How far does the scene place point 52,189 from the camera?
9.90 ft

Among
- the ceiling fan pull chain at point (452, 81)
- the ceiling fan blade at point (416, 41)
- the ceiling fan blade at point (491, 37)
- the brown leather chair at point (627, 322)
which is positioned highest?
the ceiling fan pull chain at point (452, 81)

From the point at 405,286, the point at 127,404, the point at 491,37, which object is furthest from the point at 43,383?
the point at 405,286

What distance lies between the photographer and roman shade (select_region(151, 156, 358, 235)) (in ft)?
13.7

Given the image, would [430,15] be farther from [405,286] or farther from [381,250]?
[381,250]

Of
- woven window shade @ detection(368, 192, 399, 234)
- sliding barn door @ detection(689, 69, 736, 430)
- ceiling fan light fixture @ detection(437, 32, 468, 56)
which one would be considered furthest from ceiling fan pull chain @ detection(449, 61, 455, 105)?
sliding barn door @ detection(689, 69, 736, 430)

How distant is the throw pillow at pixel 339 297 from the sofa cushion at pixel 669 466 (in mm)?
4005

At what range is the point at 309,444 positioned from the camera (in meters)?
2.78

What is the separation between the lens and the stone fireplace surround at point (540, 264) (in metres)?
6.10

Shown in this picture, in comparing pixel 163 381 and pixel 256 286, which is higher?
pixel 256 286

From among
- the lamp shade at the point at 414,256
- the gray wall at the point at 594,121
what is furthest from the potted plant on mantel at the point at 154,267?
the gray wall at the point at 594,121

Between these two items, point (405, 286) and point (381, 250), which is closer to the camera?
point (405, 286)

+---+

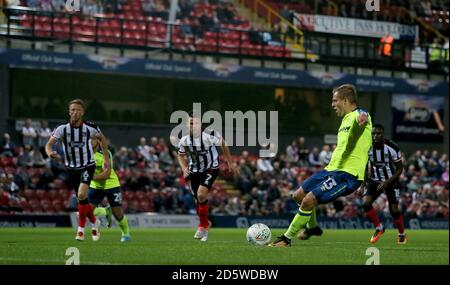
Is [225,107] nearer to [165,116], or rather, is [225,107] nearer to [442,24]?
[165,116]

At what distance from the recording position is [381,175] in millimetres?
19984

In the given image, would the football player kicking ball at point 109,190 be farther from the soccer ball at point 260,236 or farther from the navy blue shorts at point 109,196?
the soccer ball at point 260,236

+---+

▶ **Work instructions**
Copy out each line of the items above that contains the word "barn", matching its case exactly.

▶ **Exercise answer**
- sliding barn door @ detection(689, 69, 736, 430)
sliding barn door @ detection(689, 69, 736, 430)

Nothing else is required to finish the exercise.